Generative search is a new reputational blind spot for brands – Here’s what you can do about it.
ChatGPT, Copilot and Gemini: Why Generative Search needs to feature in your strategy – and how to get started.
by Niall Moran

Newspaper clippings were once a primary source of insight for brand teams trying to understand customer perception. One article could be the genesis of a widely held opinion (positive or negative) on a brand. Then came social media, where one controversial tweet could vastly affect sentiment towards a brand, whether positively or negatively.
To that end, we’ve always preached the benefits of ‘digital listening’; building a full picture of how your brand is being discussed, whether that’s in media, on social platforms, industry forums or influential blogs. Analysing this at scale and using the insight to inform strategies undeniably links to more effective marketing and PR-led programmes, whether that’s to address audience concerns or educate the audience on your products or services.
Listening platforms have made great strides in recent years, continually evolving to capture more channels, with even LinkedIn relaxing the API ever so slightly in recent times so if using the right tools marketing leaders can now be pretty confident in the picture they can provide to senior leaders around brand sentiment.
Job done… or not
Enter generative search … something now being used regularly by over one third (18 million people) in the UK according to new findings from Deloitte’s 2024 Digital Consumer Trends research. With platforms now available from all of the big players (ChatGPT, Copilot, Gemini) and even some of the smaller ones, there’s a whole world of curated conversation happening relating to your brand, which businesses don’t necessarily have sight of or aren’t aware of how to influence.
Why is that a problem?
If your brand is not accurately represented or not represented at all in generative answers, you’re missing from the decision-making moment. You may still be investing in ads, partnerships, and press, but if someone asks an AI assistant for “the best B2B fintech providers in Europe” and your name isn’t mentioned, that opportunity may be lost.
More dangerously, if the AI gets your brand wrong, presenting a misleading narrative about your values, products, or history, you may not even know it’s happening until it shows up in customer hesitancy, media scrutiny, or investor concerns.
So what can brands do?

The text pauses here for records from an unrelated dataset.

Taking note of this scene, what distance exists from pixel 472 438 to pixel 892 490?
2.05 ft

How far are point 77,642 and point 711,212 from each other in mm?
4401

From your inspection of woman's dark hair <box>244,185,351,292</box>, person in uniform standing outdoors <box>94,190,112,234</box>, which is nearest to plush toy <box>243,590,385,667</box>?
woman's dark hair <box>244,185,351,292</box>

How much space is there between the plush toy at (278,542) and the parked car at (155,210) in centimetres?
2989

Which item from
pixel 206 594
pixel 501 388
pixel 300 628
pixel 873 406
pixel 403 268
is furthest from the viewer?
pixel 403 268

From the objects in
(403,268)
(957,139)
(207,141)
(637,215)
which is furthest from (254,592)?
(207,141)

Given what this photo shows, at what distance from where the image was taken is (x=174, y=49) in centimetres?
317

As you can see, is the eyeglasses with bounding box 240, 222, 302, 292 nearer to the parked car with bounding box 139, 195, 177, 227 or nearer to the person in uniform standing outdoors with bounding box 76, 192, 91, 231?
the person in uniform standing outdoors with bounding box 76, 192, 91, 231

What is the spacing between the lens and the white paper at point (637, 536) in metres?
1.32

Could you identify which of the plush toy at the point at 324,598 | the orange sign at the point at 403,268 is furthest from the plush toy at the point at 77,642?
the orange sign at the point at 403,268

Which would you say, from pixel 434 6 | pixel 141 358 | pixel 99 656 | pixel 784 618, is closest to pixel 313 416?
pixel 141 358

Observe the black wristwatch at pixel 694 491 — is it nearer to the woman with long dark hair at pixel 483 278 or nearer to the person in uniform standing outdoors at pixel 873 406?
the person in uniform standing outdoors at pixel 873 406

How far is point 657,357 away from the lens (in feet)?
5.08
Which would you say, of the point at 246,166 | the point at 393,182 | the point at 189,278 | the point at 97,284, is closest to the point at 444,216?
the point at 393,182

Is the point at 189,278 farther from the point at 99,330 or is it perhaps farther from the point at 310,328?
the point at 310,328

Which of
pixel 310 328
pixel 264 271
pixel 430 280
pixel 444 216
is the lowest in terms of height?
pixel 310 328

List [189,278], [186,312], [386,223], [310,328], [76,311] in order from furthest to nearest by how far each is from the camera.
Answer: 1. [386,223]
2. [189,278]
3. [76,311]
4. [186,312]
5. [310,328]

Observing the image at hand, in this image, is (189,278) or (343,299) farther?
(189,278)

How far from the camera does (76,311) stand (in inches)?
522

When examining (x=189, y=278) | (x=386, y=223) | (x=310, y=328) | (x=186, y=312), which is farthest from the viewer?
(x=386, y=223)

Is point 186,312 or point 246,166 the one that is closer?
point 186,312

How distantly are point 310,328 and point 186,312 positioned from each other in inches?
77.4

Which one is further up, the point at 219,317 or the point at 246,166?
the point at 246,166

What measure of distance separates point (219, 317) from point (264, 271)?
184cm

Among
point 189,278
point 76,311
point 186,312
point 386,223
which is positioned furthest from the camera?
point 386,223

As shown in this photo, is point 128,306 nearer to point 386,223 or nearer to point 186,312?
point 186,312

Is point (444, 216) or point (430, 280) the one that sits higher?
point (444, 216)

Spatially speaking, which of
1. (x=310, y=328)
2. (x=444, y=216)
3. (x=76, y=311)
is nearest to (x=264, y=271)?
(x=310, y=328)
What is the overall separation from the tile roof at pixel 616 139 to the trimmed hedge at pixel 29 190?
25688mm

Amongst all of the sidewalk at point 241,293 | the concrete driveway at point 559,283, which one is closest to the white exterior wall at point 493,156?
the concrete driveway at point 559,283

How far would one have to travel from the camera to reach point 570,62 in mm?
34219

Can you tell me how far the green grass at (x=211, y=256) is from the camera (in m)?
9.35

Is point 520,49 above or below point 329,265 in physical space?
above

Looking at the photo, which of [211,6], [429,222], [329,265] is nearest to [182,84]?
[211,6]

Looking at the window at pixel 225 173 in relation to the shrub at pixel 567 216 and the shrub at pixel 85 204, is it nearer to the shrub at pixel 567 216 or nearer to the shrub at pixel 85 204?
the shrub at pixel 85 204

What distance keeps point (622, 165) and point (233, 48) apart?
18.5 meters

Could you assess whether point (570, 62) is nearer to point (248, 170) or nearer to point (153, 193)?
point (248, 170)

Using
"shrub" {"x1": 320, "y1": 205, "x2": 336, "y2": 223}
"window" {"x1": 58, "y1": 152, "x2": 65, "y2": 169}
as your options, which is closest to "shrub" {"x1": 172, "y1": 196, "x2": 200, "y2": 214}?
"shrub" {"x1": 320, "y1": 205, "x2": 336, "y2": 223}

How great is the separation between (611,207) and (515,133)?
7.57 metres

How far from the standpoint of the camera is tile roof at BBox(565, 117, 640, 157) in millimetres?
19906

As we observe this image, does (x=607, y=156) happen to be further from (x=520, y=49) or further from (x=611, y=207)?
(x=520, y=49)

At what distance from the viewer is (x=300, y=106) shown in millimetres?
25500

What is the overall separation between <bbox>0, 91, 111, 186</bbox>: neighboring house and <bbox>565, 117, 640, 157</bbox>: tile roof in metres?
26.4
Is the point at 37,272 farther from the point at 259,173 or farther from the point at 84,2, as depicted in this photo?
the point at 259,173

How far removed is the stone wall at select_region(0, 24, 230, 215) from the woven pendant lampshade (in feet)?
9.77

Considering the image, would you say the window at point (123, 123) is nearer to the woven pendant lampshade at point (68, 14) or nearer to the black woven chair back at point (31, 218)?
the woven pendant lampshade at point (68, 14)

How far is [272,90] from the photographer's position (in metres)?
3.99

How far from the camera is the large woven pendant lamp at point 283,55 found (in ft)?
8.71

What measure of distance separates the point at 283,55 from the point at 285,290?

Three quick-fire tips:
Audit your brand’s generative search footprint regularly: Run queries across key platforms such as ChatGPT, Copilot, and Gemini to develop an awareness of the questions being asked about your brand and your industry at large.
Use third party analytics/tools: For larger scale analysis across platforms using tools to understand your benchmarks, both in terms of current performance and performance against competitors can be useful. There are some good platforms coming to market for this now including Share of Search AI.
Analyse the sources being used for queries: Restack the odds in your favour by analysing the key sources being used to answer questions. From some analysis we’ve done internally, you can see that sources with particular notoriety are used again and again. In queries looking at up and coming technology businesses the publication TechCrunch has ranked quite highly. This could go some way to informing some of your targeting for PR campaigns as we enter a new age of communications .
The bottom line?
Generative search isn’t just another channel it’s fast becoming a critical part of how audiences form opinions and make decisions. Don’t let your brand become invisible or misrepresented in this new AI-powered landscape. Start treating generative search like a strategic priority: audit your presence, optimise your inputs, and make sure your voice is part of the answers your audiences are already seeking.